Thursday, August 28, 2014

Girls and Friends

Every girl needs a best friend.

Recently another blogger explored the idea that as much as girls are raised to search for a man in their lives, you know, "the one", the antiquated Prince Charming, they are also supposed to have a true blue, soul sister, joined at the hip BFF.

Maybe you are taught that, in reality, you need a best friend, more than you need that romantic partner. You need your rock. You need your sister. You need that Cristina/Meredith relationship where if you murdered someone, they'd be the one you called to help you dispose of the body.

Not that I am advocating murder, or body disposal. But it's important to know that they'd do it if necessary.

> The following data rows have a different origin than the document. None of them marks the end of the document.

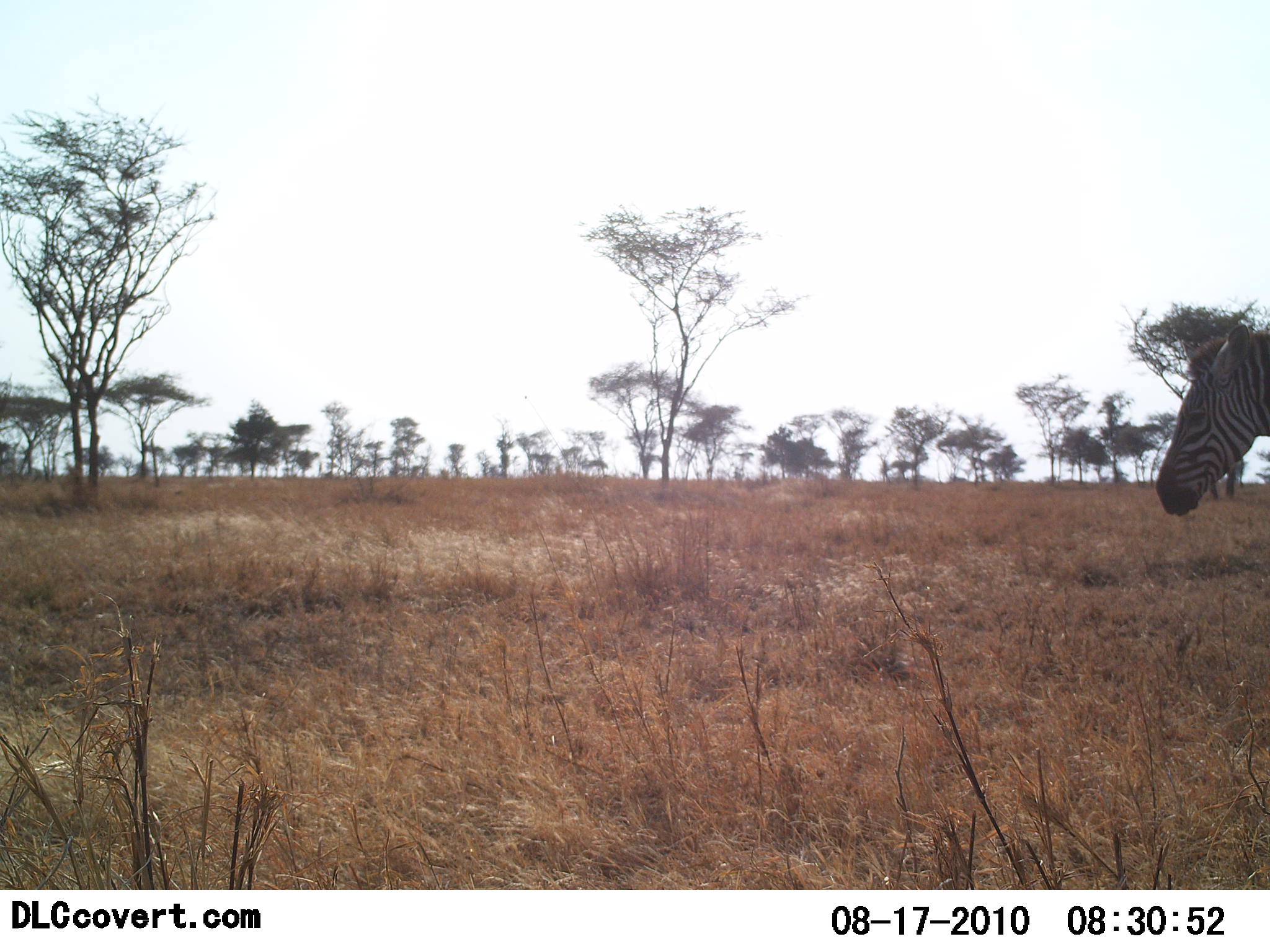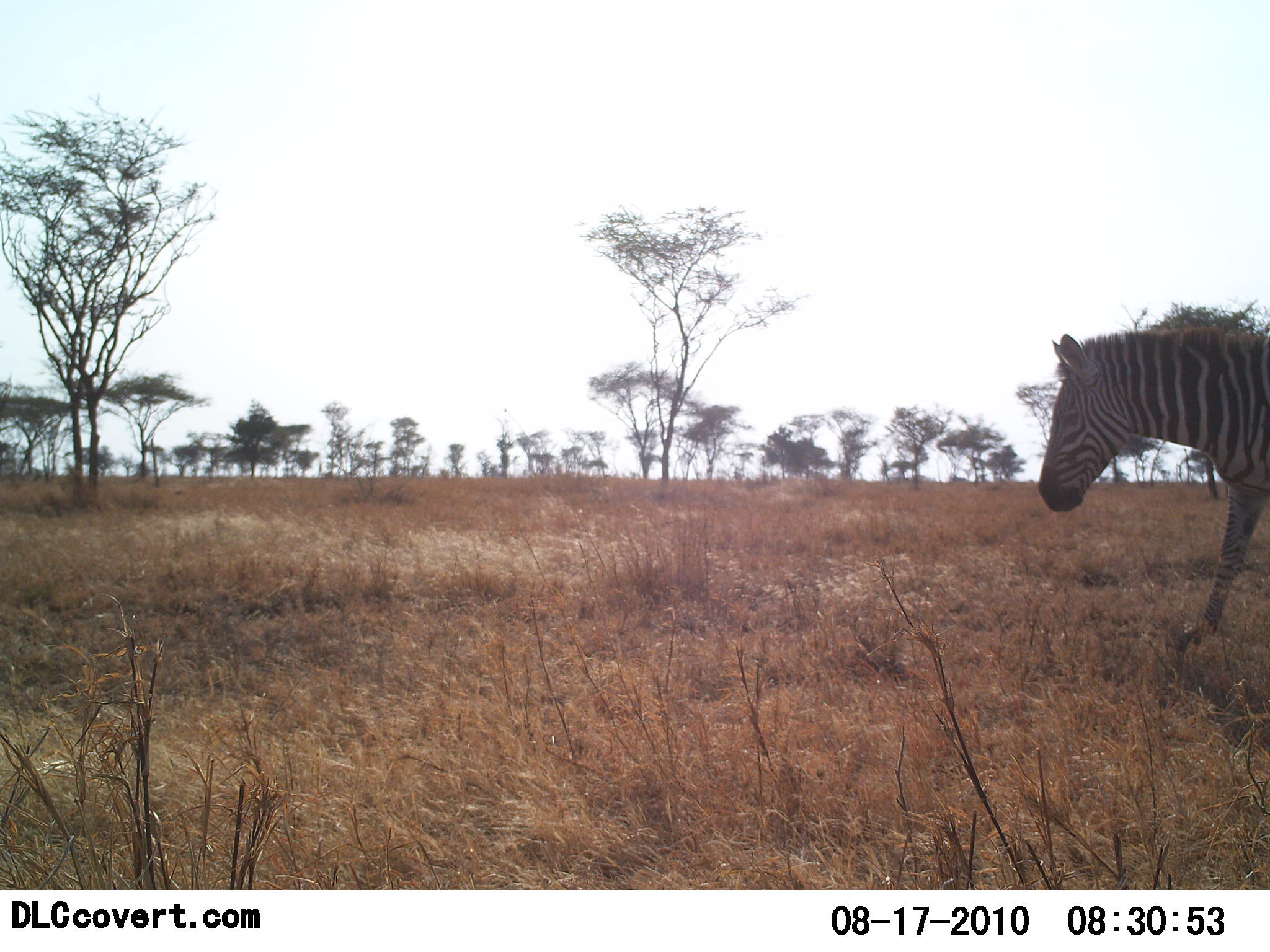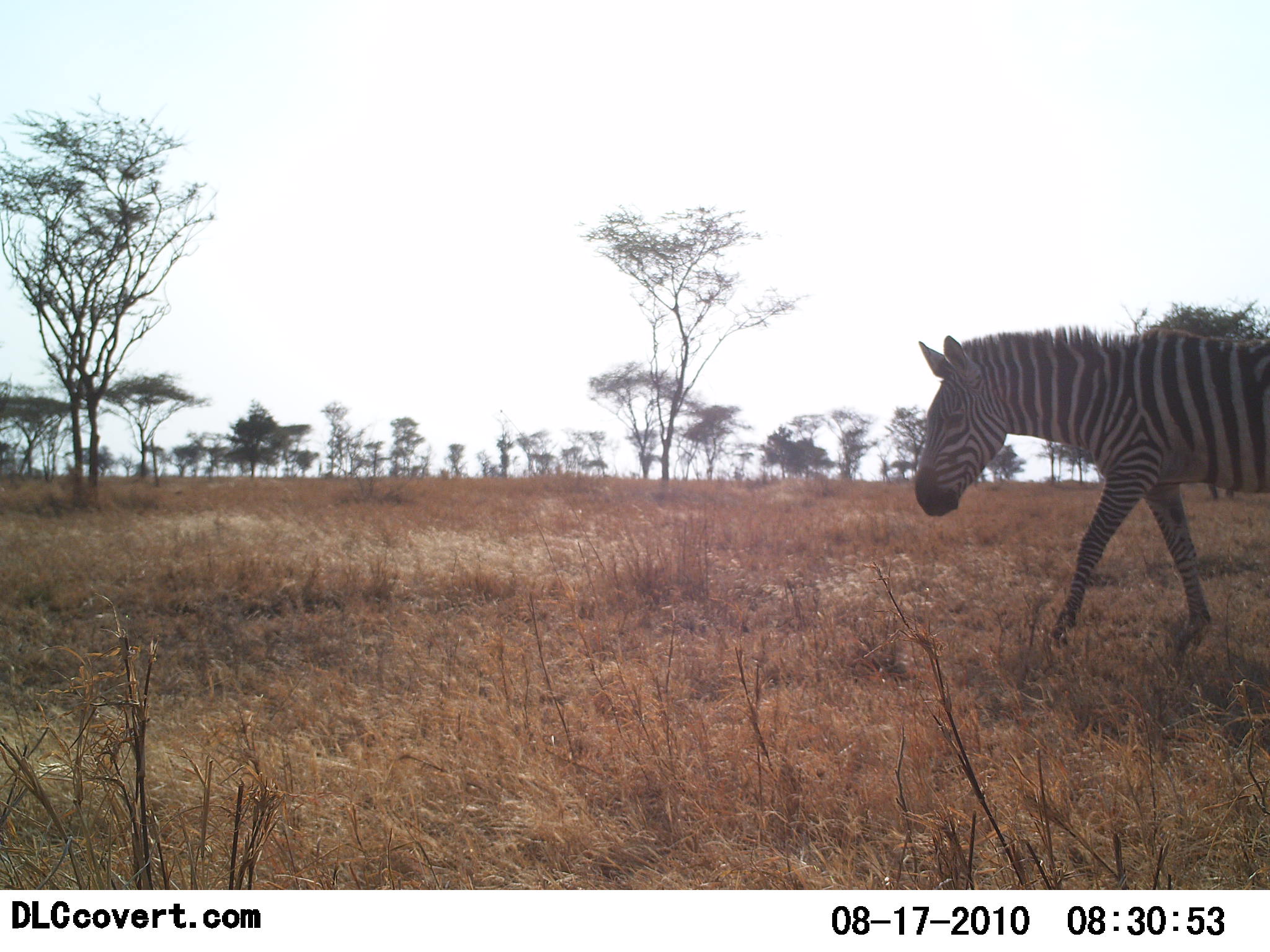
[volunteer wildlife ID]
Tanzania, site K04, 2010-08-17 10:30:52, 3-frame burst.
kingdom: Animalia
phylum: Chordata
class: Mammalia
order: Perissodactyla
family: Equidae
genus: Equus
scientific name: Equus quagga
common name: plains zebra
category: zebra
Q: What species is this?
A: Zebra (plains zebra) (Equus quagga).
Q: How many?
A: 1.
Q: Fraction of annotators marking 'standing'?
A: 0%.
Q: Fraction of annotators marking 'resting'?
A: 0%.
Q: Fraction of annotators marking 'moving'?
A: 100%.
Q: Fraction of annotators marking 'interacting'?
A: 0%.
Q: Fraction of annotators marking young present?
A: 0%.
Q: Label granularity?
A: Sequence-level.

When I was in middle school, a friend of mine asked some of us to make a list of all our friends. I really, to this day, do not know what her purpose was. I mean, on the surface, it was probably to make sure that she was on all our lists and that her list was the most populated, but what caused her to come up with the idea in the first place...who knows. Like middle school girls do, we complied. I remember agonizing over my list. What if I added someone who didn't add me? What counted as a friend? A girl I talked to in French class? The girls I was on the team with? Did you have to talk on the phone? Could I count my best friend from when I was in preschool and elementary school? She moved away and I didn't talk to her much! Could I count my pen pal, who I saw once a year? We shared stories and secrets - but only in letters. We didn't even talk on the phone since long distance was so expensive.

I remember that I came up with what I thought was a list of friends - real friends. I want to say I ended up with ten or twelve girls I would have easily said I was friends with and I knew they'd reciprocate. I don't remember my exact "number", but it was somewhere in that ballpark. When asked about the list making, I mentioned this to another girl who was also compiling her list and she was blown away. Apparently, she'd made a quick (and she did emphasize the word quick) list on the bus and had about seventy!

I was in a panic. Seventy? Was I on her list? And if I was, I was one of seventy? She'd made my top ten, someone I thought I was close to. But was I just one of the herd to her?

So if the point was a middle school mission to make girls feel inferior and question all their relationships? I'd have to say it was a rousing success.

Now I'm older, I have a husband that I love, and I still have that core group of great friends. I have friends who are on my speed dial, who I talk to often. I have friends who I mostly text with, but I'd still say I'm close to. I have friends who have moved more into social media. I have "mom friends" - women who are more friends in training. We know each other because we have kids the same age and we'll chat endlessly at the pool, or in a waiting room or at the playground.  Are they on my speed dial? Not yet. We don't have nights out. But they're there.

I'm watching Madison make friends now, and experiment with the label "best friend". With kids, it's usually whoever they wind up in activities with. Madison got very close to a little girl when she was in Gymboree, and although they were in separate preschools, they did dance class, and both took cooking class, and Madison still calls her a "best friend".

She also had a girl who was her best friend in preschool. As soon as I heard that, although they both had Belle as their favorite princess, Madison was willing to wear Aurora's dress when they played together I knew she must love this little girl. If you ask Madison about her friends, these two ladies are the first ones she'll mention.

But this year Madison doesn't have dance class with her best friend, and since her preschool closed, she won't have school with her other. The relationships won't be as easy to maintain.

She'll have the chance for playdates with these two girls, and naturally, she'll make friends in the activities she's in. But I have to wonder if my little girl will suffer her first loss of the "best friend" label. Will these two friends be the first she mentions after we settle back into the fall routine and she doesn't see them every day? Will Madison still hang onto the label, while these girls move on? Will it be the opposite? Will Madison be the one who moves on?

I read recently that moms of girls tend to stress more about their children's friendships, mostly because they relive all the choppy waters they themselves navigated through their daughters. Most - if not all women - remember a painful friendship moment and all they want is to spare their daughters this agony. The not wanting someone at your birthday party. The sides that girls take. The whispers and the rumors.

Now, Madison is four. I remember my best friend from when I was four, and although we definitely still talk, we certainly have moved on and grown from our early start. I wouldn't call her my best friend, but I also wouldn't say that with pain or regret. Making friends beyond preschool is inevitable, Madison is very social, and she'll be just fine, no matter how many transitions she goes through.

I know I'm worrying about nothing. Madison is a happy kid who manages the preschool social circuit without much strife. She talks about the girls in her new dance class with enthusiasm, she hopes she has her best friend with her in cooking class, and she's already trying to schedule a playdate with her preschool BFF (actually, the two of them seem to be trying to arrange it without the assistance of either mom, which is pretty darn cute).

But friendship break ups are real. I've had a chance to read some of the stories in the new book I'm part of, and if nothing else, it has clarified to me that losing a friend can be just as painful as losing the love of your life. Whether we are four, fourteen, forty, or beyond, when your relationship changes with someone you are deeply connected to, you feel it. You think about it. And you don't forget it. I'm deeply honored to be a part of this anthology, and it's reminded me to cherish those true blue friends as much as I treasure my family.

And I hope that lesson is one my daughters carry with them forever.